:: PASSAGE FOR REVIEW ::
◇ ◇ ◇ ◇

The second reading of the Australian Civilian Corps Amendment Bill 2013 in Parliament on Tuesday provided the first opportunity for the Opposition to voice concerns on the floor of the House about the integration of AusAID into the Department of Foreign Affairs and Trade (DFAT).
The Bill changes the wording in the Australian Civillian Corps Act to transfer responsibility for the program from the Director-General of the now defunct AusAID to the Secretary of DFAT.
During the second reading, Deputy Leader of the Opposition and Shadow Foreign Affairs Minister Tanya Plibersek said that the Bill would not be opposed, but took the opportunity to criticise the integration. She said that it had been “executed suddenly and very poorly”, questioned the rationale for the merger and the lack of “adequate explanation” from the government.
“I would be delighted if anyone could point to one example of where our aid programs and diplomatic programs and trade programs were in conflict. This is an absolutely spurious argument for the abolition of AusAID,” Plibersek said.

◇ ◇ ◇ ◇

:: DATA SHOWN ::
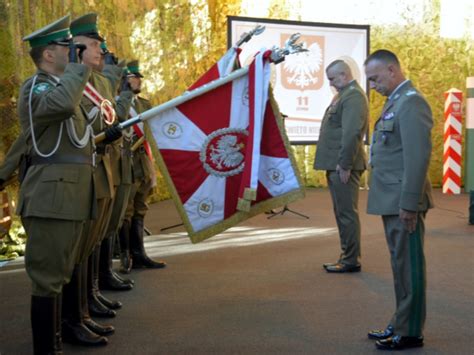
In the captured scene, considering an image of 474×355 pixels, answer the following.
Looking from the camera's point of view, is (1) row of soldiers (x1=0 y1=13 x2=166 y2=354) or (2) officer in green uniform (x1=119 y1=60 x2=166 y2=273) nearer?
(1) row of soldiers (x1=0 y1=13 x2=166 y2=354)

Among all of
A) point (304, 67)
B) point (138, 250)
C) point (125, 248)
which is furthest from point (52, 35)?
point (304, 67)

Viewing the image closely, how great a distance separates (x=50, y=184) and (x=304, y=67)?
7.61 m

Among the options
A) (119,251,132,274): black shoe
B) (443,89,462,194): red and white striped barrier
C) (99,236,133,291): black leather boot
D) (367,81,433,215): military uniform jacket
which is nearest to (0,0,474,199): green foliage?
(443,89,462,194): red and white striped barrier

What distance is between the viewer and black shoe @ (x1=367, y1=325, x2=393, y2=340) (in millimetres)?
2922

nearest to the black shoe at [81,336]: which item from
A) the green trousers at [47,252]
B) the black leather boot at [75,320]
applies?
the black leather boot at [75,320]

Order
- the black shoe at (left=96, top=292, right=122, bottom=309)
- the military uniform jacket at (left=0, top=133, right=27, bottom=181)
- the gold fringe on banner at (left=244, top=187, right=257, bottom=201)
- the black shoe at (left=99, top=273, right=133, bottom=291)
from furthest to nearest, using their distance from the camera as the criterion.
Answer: the black shoe at (left=99, top=273, right=133, bottom=291) < the black shoe at (left=96, top=292, right=122, bottom=309) < the gold fringe on banner at (left=244, top=187, right=257, bottom=201) < the military uniform jacket at (left=0, top=133, right=27, bottom=181)

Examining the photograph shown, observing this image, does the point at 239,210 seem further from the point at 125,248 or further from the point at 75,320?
the point at 125,248

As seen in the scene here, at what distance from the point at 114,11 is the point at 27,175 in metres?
5.48

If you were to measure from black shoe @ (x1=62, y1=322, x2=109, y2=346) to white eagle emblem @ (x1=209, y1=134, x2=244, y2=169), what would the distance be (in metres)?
0.97

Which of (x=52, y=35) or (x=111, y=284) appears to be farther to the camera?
(x=111, y=284)

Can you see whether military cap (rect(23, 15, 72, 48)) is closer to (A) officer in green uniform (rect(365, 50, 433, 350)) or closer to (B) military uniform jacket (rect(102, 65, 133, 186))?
(B) military uniform jacket (rect(102, 65, 133, 186))

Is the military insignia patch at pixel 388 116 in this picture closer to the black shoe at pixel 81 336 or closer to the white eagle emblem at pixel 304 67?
the black shoe at pixel 81 336

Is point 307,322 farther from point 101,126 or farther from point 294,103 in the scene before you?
point 294,103

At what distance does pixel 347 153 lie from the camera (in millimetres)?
4348
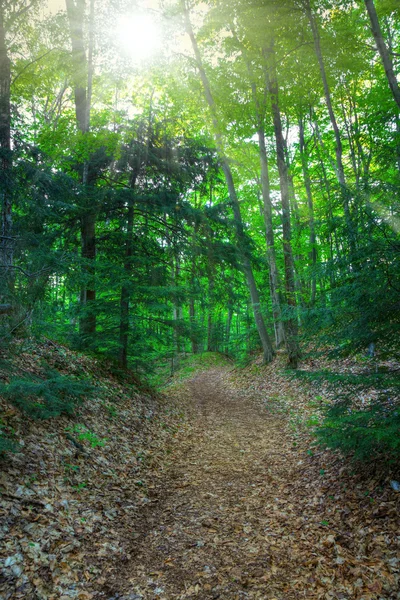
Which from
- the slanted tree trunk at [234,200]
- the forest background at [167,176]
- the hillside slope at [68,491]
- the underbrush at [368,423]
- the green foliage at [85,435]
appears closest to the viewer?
the hillside slope at [68,491]

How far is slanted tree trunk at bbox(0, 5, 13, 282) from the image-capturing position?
5.65 m

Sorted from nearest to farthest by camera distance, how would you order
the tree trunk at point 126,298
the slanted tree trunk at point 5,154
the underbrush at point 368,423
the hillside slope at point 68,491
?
1. the hillside slope at point 68,491
2. the underbrush at point 368,423
3. the slanted tree trunk at point 5,154
4. the tree trunk at point 126,298

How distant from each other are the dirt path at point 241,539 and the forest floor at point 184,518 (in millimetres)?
15

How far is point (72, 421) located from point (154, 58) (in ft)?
45.5

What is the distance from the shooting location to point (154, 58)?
42.9 ft

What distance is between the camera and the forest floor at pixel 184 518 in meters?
3.30

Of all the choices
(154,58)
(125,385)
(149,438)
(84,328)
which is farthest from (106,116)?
(149,438)

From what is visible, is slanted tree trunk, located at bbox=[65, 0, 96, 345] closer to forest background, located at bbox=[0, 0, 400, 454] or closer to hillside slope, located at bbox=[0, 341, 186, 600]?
forest background, located at bbox=[0, 0, 400, 454]

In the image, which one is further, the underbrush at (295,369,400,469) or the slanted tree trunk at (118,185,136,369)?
the slanted tree trunk at (118,185,136,369)

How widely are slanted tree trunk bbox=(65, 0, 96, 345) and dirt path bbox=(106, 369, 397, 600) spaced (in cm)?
482

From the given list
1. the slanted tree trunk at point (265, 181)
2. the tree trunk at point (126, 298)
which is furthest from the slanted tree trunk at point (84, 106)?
the slanted tree trunk at point (265, 181)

◇ ◇ ◇ ◇

:: WORK ORDER ::
Reproduce the passage above about the Australian Civilian Corps Amendment Bill 2013 word for word, in full.

:: RESULT OF THE TASK ::
The second reading of the Australian Civilian Corps Amendment Bill 2013 in Parliament on Tuesday provided the first opportunity for the Opposition to voice concerns on the floor of the House about the integration of AusAID into the Department of Foreign Affairs and Trade (DFAT).
The Bill changes the wording in the Australian Civillian Corps Act to transfer responsibility for the program from the Director-General of the now defunct AusAID to the Secretary of DFAT.
During the second reading, Deputy Leader of the Opposition and Shadow Foreign Affairs Minister Tanya Plibersek said that the Bill would not be opposed, but took the opportunity to criticise the integration. She said that it had been “executed suddenly and very poorly”, questioned the rationale for the merger and the lack of “adequate explanation” from the government.
“I would be delighted if anyone could point to one example of where our aid programs and diplomatic programs and trade programs were in conflict. This is an absolutely spurious argument for the abolition of AusAID,” Plibersek said.